LIFE IS SWEET
1990, Park Circus, 103 min, UK, Dir: Mike Leigh

This early example of Mike Leigh’s signature comedic-realist style follows a working-class family through a series of hilarious misfortunes during a few summer weeks in North London. Fostering improvisation among his actors to develop characters from the inside out, Leigh layers the film with idiosyncratic personalities, including the vaudevillian shop clerk Wendy (Alison Steadman), her naive chef-turned-businessman husband, Andy (Jim Broadbent), and their constantly bickering twins, Natalie (Claire Skinner) and Nicola (Jane Horrocks). The story kicks into gear when Andy purchases a run-down food truck - a spontaneous decision that sends the family into chaos. “There are scenes here that are funnier than those of any other movie this year, and other scenes that weep with the pain of sad family secrets, and when it's over we have seen some kind of masterpiece. This is one of the best films of the year.” - Roger Ebert, Chicago Sun-Times.


VERA DRAKE
2004, Warner Bros., 125 min, UK/France, Dir: Mike Leigh

In this heart-wrenching story of injustice set in 1950s London, Imelda Staunton plays the selfless Vera Drake, a woman whose compassion leads to her downfall. A housecleaner, Vera works hard to care for her working-class family, while searching for ways to serve her community - one of which is performing abortions for young women. But this is a crime in the eyes of her government, and the abortions must be kept a secret, driving a wedge between Vera and everyone she loves. An Oscar nominee for Best Director, Best Actress and Best Original Screenplay (though it was filmed without a script), this thoughtful period piece remains surprisingly relevant. Featuring Eddie Marsan, Phil Davis, Lesley Manville and Sally Hawkins.


SECRETS & LIES
1996, Janus Films, 136 min, UK/France, Dir: Mike Leigh

After the death of her adoptive parents, black middle-class Londoner Hortense (Marianne Jean-Baptiste) is shocked to discover that her birth mother is white working-class Cynthia (Brenda Blethyn), a hard-drinking disaster completely at odds with the professional success of her estranged daughter.
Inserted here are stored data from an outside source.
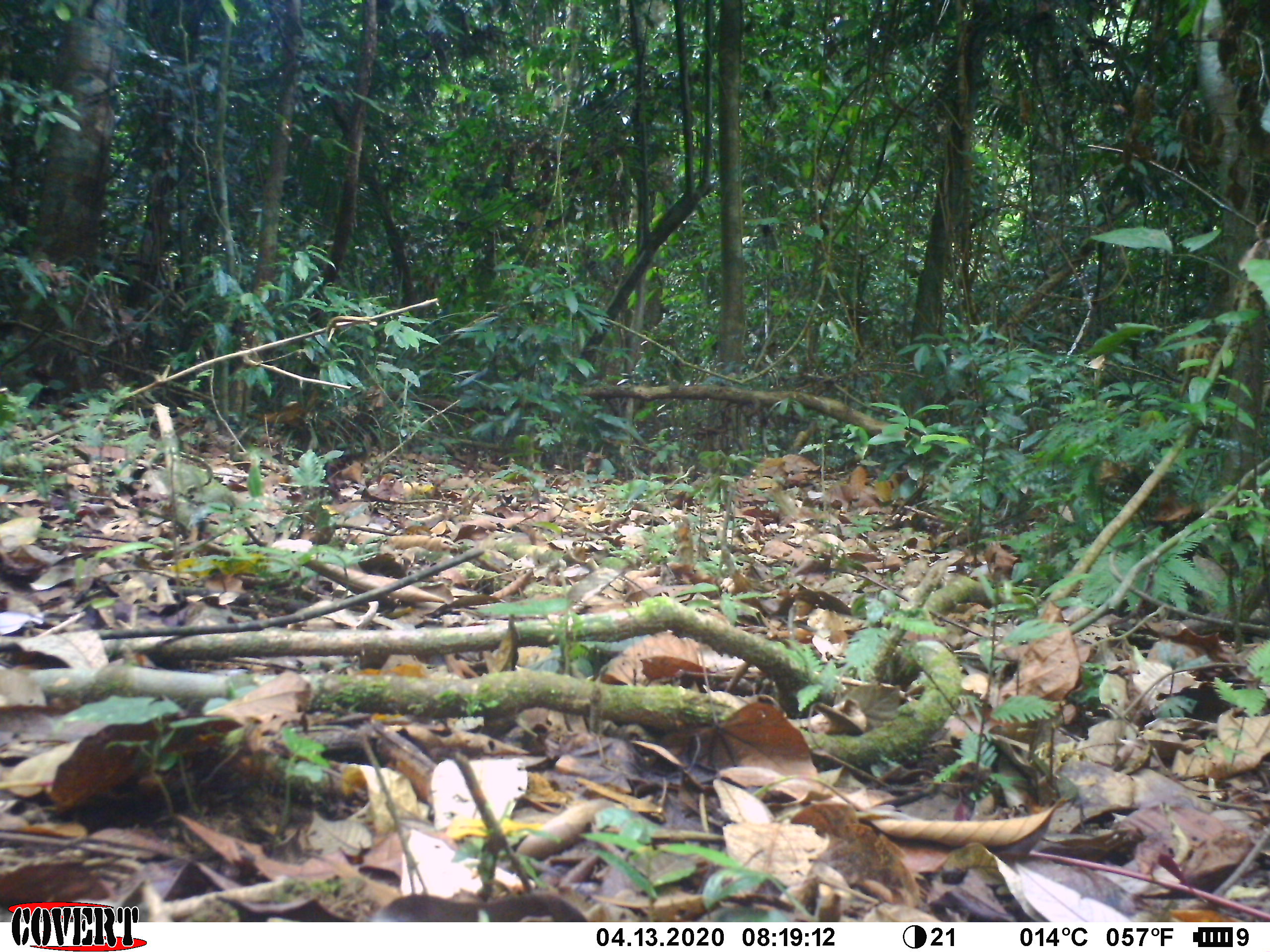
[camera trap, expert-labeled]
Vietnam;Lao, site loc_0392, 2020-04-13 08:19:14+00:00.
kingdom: Animalia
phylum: Chordata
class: Aves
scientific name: Aves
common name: bird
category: unidentified bird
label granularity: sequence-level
Blethyn and Jean-Baptiste are marvels as their characters learn how to relate to one another amidst the tumult of Cynthia’s own extended family life. Navigating the chaos and catharsis of fraying and reconfigured family ties, this winner of the 1996 Palme d’Or at Cannes (Blethyn also won for Best Actress) is a testament to the constant surprises that life sends our way. With Timothy Spall and Phyllis Logan.